CMIT Tackles Gangs in Texas

Jason Sole began selling drugs on the streets of Chicago at the age of 14 and later became one of the leaders of a notorious street gang. The son of a cocaine addict, this three-time felon spent two years in prison and a year on work release.

Sole turned his life around through education. He earned Bachelor and Master degrees in Criminal Justice and is pursuing his Ph.D. His mission is to help children learn from their mistakes and to help ex-offenders keep their eyes on the prize. Sole is an instructor in the School of Law Enforcement and Criminal Justice at Metropolitan State University in the Twin Cities; provides training and case development for ex-offenders through the AMICUS organization; mentors and trains juveniles and adult through 180 Degrees, Inc. and the Council for Boys & Young Men; and volunteers with sex offenders in the Minnesota Department of Corrections.

Sole was the one of the keynote speakers at the Gangs Conference, an annual event hosted by the Correctional Management Institute of Texas for corrections personnel, law enforcement officers, probation officers, investigators, school administrators and security personnel. The conference provides training and insight into gang investigative techniques, trends and statuses, influences and concerns as well as valuable networking opportunities. More than 200 people attended this year’s conference in Austin.

“The gang aspect impacts everyone across the board,” said Jeff Marton, project coordinator for CMIT.
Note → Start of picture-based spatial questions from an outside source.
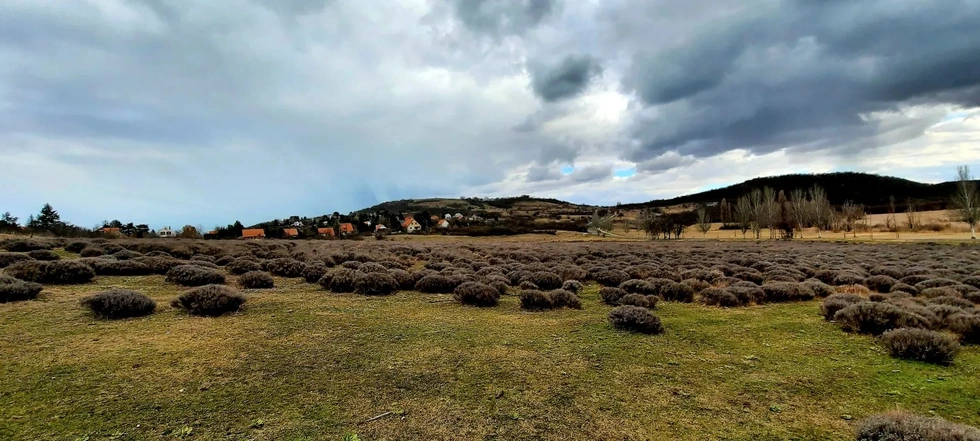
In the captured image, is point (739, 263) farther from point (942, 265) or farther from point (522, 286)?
point (522, 286)

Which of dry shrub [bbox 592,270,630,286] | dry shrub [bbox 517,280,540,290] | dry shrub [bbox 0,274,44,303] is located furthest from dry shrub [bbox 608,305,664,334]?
dry shrub [bbox 0,274,44,303]

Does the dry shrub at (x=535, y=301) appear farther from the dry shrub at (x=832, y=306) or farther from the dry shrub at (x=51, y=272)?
the dry shrub at (x=51, y=272)

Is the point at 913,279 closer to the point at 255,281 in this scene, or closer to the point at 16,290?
the point at 255,281

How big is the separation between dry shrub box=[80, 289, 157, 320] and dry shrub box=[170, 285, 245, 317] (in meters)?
0.56

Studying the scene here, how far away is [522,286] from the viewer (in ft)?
40.9

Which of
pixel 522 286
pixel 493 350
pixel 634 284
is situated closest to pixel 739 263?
pixel 634 284

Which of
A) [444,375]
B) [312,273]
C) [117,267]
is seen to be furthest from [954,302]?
[117,267]

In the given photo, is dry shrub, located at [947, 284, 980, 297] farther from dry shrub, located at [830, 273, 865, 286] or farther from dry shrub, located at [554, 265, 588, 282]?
dry shrub, located at [554, 265, 588, 282]

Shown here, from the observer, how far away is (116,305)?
7.29 m

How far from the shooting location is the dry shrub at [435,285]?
1170 cm

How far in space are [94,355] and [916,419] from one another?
30.5ft

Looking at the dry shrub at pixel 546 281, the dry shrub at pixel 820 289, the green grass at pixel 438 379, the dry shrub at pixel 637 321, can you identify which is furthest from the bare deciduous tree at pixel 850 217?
the dry shrub at pixel 637 321

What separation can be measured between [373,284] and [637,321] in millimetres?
6973

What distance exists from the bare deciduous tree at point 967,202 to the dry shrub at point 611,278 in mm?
68601
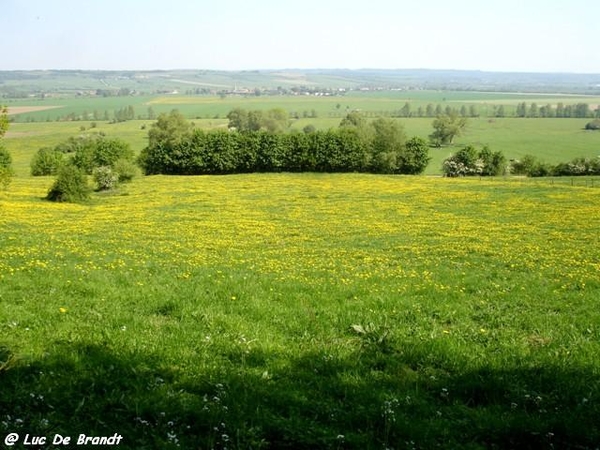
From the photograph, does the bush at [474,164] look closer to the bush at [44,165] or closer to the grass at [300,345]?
the bush at [44,165]

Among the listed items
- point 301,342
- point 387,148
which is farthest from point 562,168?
point 301,342

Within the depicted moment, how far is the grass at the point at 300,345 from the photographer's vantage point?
6359 millimetres

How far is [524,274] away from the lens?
Result: 1809 cm

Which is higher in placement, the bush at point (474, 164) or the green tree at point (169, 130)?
the green tree at point (169, 130)

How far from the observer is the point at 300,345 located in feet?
30.3

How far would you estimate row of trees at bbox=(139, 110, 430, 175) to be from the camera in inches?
3652

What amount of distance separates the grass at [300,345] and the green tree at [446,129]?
119m

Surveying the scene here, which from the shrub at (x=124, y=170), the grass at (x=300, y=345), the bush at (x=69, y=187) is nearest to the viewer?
the grass at (x=300, y=345)

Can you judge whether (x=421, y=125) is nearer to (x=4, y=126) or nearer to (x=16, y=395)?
(x=4, y=126)

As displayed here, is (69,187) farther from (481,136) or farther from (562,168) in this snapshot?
(481,136)

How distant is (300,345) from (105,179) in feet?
200

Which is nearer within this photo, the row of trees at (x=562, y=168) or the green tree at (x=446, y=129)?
the row of trees at (x=562, y=168)

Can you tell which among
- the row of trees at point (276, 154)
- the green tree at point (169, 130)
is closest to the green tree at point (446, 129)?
the row of trees at point (276, 154)

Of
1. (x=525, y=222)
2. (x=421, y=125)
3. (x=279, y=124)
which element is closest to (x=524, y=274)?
(x=525, y=222)
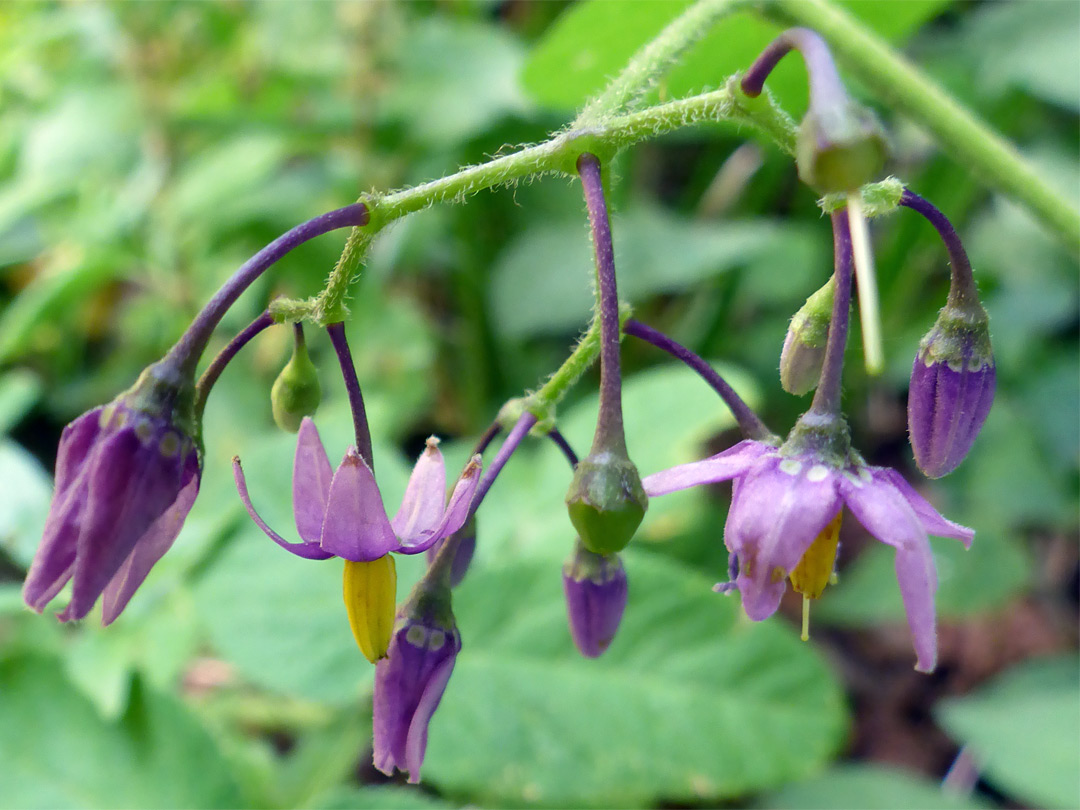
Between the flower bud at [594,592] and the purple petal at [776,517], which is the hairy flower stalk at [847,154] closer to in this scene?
the purple petal at [776,517]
picture of marijuana stalks and joints.One of the issues highlighted at this year’s conference was the emerging threat of Mexican drug cartels. Jose Garza, Director of Homeland Security for the Kansas City Southern Rail line and former Intelligence Officer for the FBI in McAllen, discussed US-Mexico border issues including border violence, drug cartels, alien smuggling, gangs associated with the cartels, and cultural aspects involved with the Mexican narcotic traffickers. He covered weapons trafficking both national and international, sea ports and rail lines in Mexico being utilized by the cartels.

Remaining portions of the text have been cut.